ARBEITSANWEISUNG: Welche Instrumente spielen Matthias Gubler und Lisette Stoffel laut dem Text über «R&B – Vom Feind zum Freund» zu den Erzählungen?

VORLIEGENDER TEXT:
# # # # # # #
Besinnung

Verständigung über die Grenzen von gegnerischen Positionen ist möglich, wie Luciano Simioni eindrücklich zeigt.

Ein Stück Mauerwerk und ein Vorhang aus Draht genügen, um die Spannweite der Thematik zu benennen. Es sind schon die Ruinen der beiden Leben, die Luciano Simioni in zwei aufeinander folgenden Monologen der Annäherung in «R&B – Vom Feind zum Freund» nach realem Vorbild thematisiert. Bassam Aramin, Muslim, Palästinenser und Rami Elhanan, Jude, Israeli. Beide sind sie Väter. Beide haben je eine Tochter verloren. Von einem Soldaten erschossen. Von Selbstmordattentätern in die Luft gesprengt. Als Kinder. Die Väter durchlaufen einen vergleichbaren Weg der Trauerverarbeitung. Auf den Schock folgt die Wut folgt die Rachlust folgt die Besinnung folgt das Lebensbegehren folgt die Chance der Aussöhnung durch die Teilhabe im «Parents Circle». Die Originalberichte zeugen von einer umfassenden Separiertheit des Alltags und der Lebensrealitäten von Israeli und Palästinensern. Die Unkenntnis des anderen vereinfacht anscheinend dessen Stilisierung zum Feind. Im Blick zurück zeigen sich beide Perspektiven selbstkritisch gegenüber einer jahrelangen Selbstgenügsamkeit im jeweiligen Trott. Beide bereuen, den realen zwischenmenschlichen Kontakt nicht schon sehr viel früher gesucht zu haben. Matthias Gubler mit So­pransaxophon und Lisette Stoffel mit einer transportablen Blasbalgorgel verleihen den Erzählungen musikalisch eine andächtig würdevolle Stimmung. Die Berichte sind intensiv und lassen die Zeit im Nu hinter sich.
# # # # # # #
ERFASSTE DATEN:

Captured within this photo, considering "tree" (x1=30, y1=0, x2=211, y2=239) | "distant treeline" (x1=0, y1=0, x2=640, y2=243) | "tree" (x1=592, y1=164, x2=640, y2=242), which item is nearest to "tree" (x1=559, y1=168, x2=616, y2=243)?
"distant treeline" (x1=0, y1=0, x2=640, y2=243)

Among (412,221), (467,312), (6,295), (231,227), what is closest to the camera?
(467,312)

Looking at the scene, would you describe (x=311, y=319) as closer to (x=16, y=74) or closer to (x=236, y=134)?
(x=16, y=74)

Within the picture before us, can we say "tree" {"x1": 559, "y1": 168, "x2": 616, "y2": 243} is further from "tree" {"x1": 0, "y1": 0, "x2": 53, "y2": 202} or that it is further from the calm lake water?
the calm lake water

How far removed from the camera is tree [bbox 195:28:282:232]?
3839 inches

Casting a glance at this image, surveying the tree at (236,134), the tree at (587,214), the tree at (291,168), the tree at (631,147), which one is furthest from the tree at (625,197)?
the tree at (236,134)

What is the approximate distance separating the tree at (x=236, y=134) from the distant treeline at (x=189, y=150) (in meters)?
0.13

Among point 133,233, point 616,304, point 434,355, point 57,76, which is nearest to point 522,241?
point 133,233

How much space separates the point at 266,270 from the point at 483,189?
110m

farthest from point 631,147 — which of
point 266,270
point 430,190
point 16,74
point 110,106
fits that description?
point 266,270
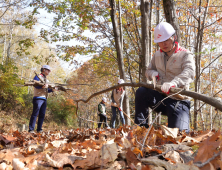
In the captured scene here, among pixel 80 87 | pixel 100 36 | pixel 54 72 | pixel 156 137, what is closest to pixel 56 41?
pixel 100 36

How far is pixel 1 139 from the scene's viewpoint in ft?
7.28

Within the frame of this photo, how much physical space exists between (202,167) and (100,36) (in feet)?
39.6

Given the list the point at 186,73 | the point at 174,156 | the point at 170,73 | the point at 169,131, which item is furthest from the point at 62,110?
the point at 174,156

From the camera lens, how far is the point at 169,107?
9.79 ft

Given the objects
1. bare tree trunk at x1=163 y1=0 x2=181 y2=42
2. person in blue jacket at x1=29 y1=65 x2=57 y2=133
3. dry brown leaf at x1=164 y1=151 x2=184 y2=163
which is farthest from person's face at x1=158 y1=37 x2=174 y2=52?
person in blue jacket at x1=29 y1=65 x2=57 y2=133

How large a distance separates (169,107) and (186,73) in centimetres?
63

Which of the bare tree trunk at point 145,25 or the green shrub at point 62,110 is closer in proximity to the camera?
the bare tree trunk at point 145,25

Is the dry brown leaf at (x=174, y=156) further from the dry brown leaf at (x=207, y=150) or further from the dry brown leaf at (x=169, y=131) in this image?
the dry brown leaf at (x=169, y=131)

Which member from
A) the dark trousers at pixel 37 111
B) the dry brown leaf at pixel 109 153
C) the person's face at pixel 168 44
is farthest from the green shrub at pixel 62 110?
the dry brown leaf at pixel 109 153

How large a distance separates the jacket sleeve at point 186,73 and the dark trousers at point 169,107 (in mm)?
404

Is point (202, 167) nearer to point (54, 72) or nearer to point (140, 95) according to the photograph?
point (140, 95)

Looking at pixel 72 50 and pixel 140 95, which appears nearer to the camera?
pixel 140 95

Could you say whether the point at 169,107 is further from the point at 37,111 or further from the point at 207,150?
the point at 37,111

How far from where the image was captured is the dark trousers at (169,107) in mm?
2943
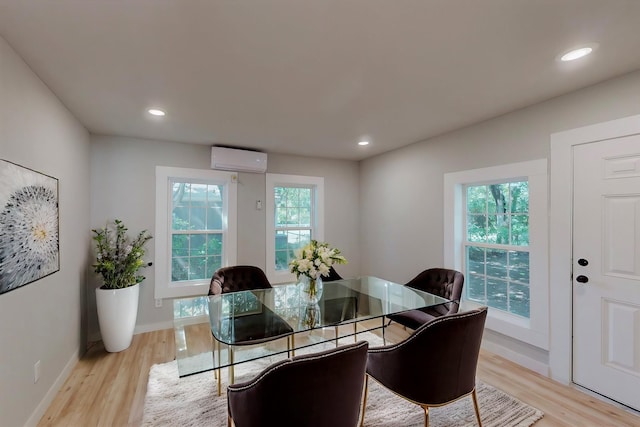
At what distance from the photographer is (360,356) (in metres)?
1.34

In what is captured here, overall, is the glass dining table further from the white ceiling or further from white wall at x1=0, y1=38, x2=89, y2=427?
the white ceiling

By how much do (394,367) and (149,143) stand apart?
3.68 metres

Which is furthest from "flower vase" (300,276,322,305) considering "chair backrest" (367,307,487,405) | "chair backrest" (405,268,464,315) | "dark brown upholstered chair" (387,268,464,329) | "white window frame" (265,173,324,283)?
"white window frame" (265,173,324,283)

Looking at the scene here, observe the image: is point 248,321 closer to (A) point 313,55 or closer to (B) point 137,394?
(B) point 137,394

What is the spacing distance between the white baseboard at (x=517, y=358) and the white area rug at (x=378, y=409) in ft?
1.92

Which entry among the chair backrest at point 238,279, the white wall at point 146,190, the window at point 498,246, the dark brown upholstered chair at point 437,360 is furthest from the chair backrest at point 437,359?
the white wall at point 146,190

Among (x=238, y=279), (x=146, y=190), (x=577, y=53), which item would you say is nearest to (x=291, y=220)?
(x=238, y=279)

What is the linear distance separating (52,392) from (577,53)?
4365mm

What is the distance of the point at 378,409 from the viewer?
214cm

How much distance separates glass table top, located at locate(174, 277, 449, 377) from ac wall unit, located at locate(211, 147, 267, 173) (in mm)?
1828

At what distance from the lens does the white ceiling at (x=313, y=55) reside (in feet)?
4.65

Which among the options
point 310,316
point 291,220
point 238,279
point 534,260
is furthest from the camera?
point 291,220

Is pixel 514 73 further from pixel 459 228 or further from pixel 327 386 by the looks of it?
pixel 327 386

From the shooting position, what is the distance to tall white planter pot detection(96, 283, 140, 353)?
298 cm
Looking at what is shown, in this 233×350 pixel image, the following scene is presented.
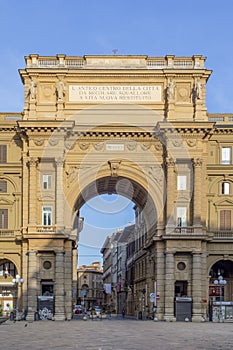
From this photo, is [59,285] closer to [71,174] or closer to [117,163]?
[71,174]

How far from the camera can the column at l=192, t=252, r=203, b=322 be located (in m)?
70.6

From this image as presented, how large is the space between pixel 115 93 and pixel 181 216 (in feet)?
48.2

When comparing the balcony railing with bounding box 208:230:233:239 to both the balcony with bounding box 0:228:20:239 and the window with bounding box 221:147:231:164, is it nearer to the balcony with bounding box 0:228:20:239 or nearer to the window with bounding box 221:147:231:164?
the window with bounding box 221:147:231:164

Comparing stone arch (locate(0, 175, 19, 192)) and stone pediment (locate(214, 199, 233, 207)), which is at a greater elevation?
stone arch (locate(0, 175, 19, 192))

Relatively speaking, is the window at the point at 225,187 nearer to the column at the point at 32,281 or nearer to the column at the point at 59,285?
the column at the point at 59,285

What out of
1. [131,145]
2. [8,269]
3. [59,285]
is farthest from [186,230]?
[8,269]

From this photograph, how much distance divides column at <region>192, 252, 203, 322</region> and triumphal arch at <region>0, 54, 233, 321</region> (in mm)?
100

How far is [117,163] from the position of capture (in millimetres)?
74938

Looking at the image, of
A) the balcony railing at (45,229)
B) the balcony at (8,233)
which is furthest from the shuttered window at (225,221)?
the balcony at (8,233)

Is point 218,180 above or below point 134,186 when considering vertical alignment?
above

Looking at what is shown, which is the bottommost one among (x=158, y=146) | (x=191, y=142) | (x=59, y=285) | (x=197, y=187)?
(x=59, y=285)

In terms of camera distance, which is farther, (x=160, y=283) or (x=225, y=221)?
(x=225, y=221)

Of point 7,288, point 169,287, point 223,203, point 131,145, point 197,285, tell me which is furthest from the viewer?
point 7,288

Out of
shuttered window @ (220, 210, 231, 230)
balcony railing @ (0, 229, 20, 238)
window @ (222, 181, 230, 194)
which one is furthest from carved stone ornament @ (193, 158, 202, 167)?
balcony railing @ (0, 229, 20, 238)
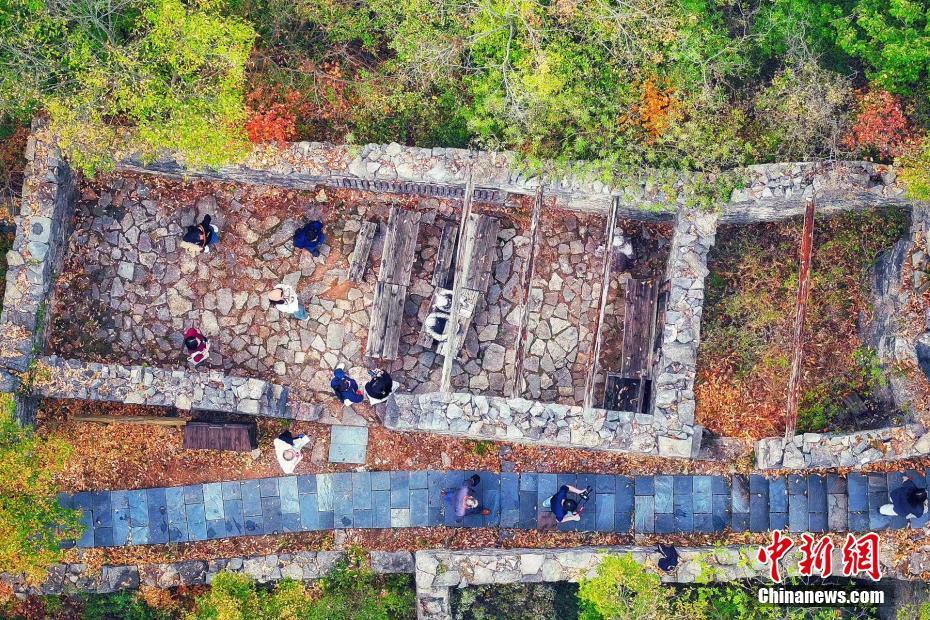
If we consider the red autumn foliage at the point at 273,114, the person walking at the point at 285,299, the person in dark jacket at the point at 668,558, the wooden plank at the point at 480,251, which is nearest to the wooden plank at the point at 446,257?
the wooden plank at the point at 480,251

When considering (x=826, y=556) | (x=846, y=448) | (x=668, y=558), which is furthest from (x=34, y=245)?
(x=826, y=556)

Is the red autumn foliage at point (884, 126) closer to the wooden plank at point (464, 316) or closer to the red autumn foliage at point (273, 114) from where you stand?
the wooden plank at point (464, 316)

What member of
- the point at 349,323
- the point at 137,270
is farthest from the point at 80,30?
the point at 349,323

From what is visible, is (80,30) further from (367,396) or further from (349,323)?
(367,396)

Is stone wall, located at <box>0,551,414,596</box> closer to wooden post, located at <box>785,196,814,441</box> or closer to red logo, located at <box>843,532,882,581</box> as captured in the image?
wooden post, located at <box>785,196,814,441</box>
# # # # # # #
AUSGABE UNTEN: Matthias Gubler spielt Sopransaxophon, Lisette Stoffel eine transportable Blasbalgorgel.